> Text block
[start]

Bruce Byers Bruce Byers is an ecologist, writer, and international ecological consultant. His creative nonfiction writing tells stories of science and conservation from around the world. As an independent consultant, he assists government agencies, NGOs, and the private sector in the United States and worldwide with strategies for conserving biodiversity and improving the human-nature relationship.

2 Comments

  1. Kevin Doyle
    July 4, 2016 5:35 pm

    Very nice recap of your second visit to Slabsides and the friendship between Burroughs and Muir. I am embarrassed to say that I don’t know much about Burroughs…even though I am an East Coaster myself (Rhode Island).

    Burroughs seemed to have a fondness for slight undercuts while praising Muir: “A very interesting man, a little prolix at times…” and “A unique character – greater as a talker than as writer..”. Did he think of himself a better writer?

    The Muir/Burroughs/Whitman trinity is pretty fascinating. I’m guessing that Humboldt, although relevant to their work, was simply old school and more “sciencey” (as that a word?), and Emerson and Thoreau a generation or so before them, and perhaps more political/philosophical.

    Who would you point to as 20th century equivalents? Leopold/E.O. Wilson/Edward Abbey?!

    Thanks for your blog. I always learn something.

    Happy 4th.

  2. Harold Wood
    July 6, 2016 10:38 pm

    I agree that Burroughs deserves to be “not forgotten.” As you say, many of his writings sound very contemporary – especially his enlightened pantheistic views about nature and religion, as represented in his books Accepting the Universe and in The Light of Day.

    Excerpts from these books can be found in these three short “essays” taken from these 2 books:

    http://www.pantheist.net/god-of-pantheism-by-john-burroughs.html

    http://www.pantheist.net/the-scheme-of-the-universe.html

    http://www.pantheist.net/devotion-to-truth.html

    In this last, he says:

    “Men are fast coming to see that devotion to the truth is the essence of true religion, and that the worst form of irreligion is the acceptance of creeds and forms without examining them, or upon the sole authority of some book or sect. The responsibility rests upon ourselves…. So do we make the world in which we live, and it in turn makes us. So does the divine in us keep pace with the divine we see in Nature. So does the beauty of our own characters grow as we see beauty in the character of others. So do our love, faith, hope, charity, develop and augment as we see these things in the world about us.”

[end]

> Entries provided
[start]

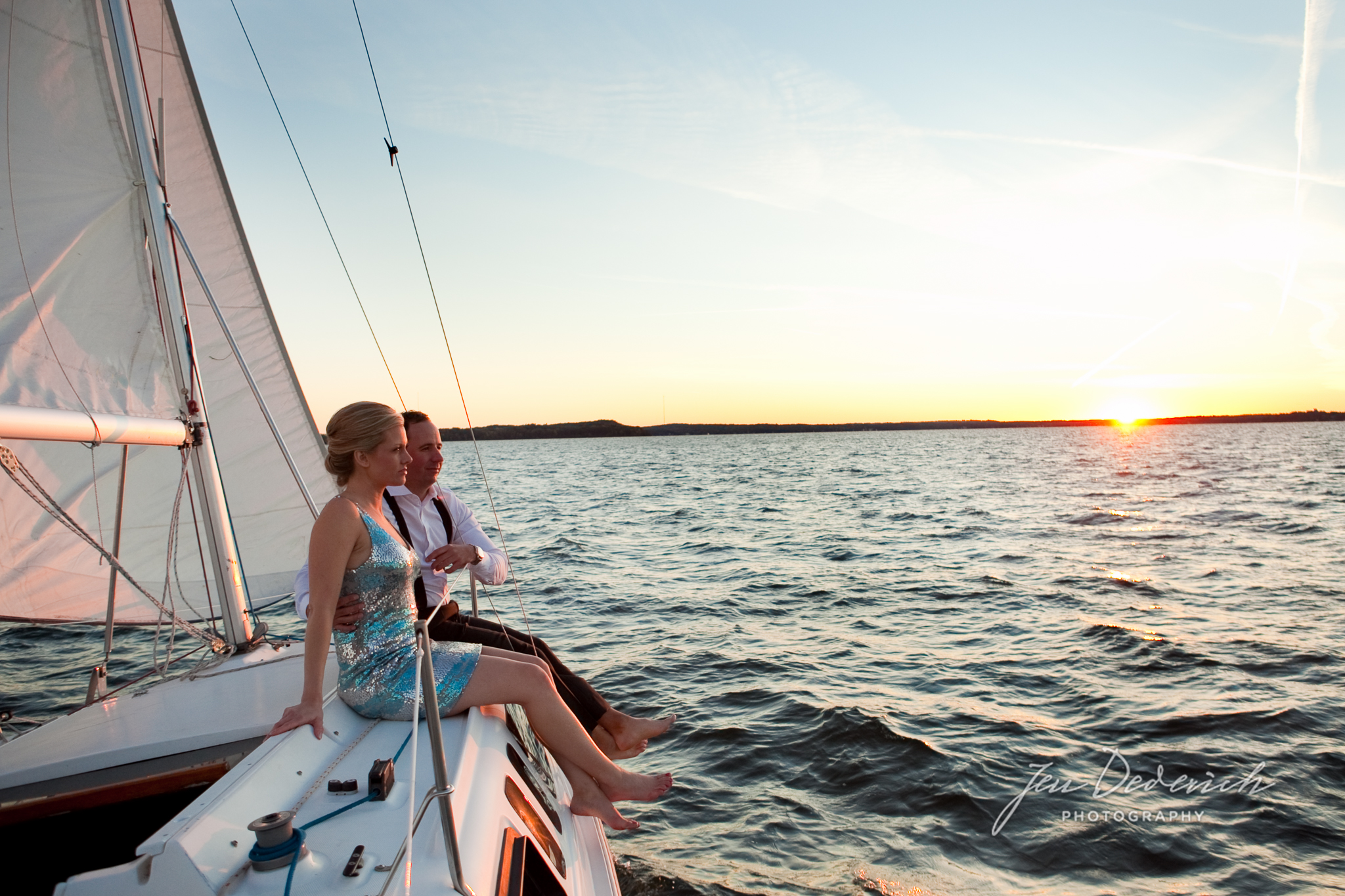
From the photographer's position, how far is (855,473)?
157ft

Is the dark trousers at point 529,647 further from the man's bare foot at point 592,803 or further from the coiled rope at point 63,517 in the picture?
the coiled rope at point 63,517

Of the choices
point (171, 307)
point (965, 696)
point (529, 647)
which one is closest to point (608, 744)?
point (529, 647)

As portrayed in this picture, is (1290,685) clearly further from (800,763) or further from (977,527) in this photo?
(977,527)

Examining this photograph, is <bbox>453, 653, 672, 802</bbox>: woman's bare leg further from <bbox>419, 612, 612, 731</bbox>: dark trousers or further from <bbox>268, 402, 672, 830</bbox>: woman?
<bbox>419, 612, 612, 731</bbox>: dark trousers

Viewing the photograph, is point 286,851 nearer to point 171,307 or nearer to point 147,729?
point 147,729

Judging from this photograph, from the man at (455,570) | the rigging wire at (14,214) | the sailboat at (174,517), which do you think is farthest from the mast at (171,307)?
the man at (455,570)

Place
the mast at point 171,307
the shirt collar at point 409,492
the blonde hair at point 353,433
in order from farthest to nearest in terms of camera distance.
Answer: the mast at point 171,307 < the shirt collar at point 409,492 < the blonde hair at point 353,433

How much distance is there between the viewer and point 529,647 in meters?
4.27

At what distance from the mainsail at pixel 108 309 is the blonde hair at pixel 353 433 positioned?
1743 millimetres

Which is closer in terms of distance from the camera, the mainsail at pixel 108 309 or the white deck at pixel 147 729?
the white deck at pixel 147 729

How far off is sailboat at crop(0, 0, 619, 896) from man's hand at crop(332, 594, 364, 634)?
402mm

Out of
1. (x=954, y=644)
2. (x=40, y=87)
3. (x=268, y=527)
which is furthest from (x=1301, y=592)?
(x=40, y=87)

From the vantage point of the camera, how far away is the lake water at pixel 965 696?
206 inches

[end]

> Required work
Translate this sentence from the blog text into Spanish: "His creative nonfiction writing tells stories of science and conservation from around the world."

> Full output
Sus escritos de no ficción creativa cuentan historias de ciencia y conservación de todo el mundo.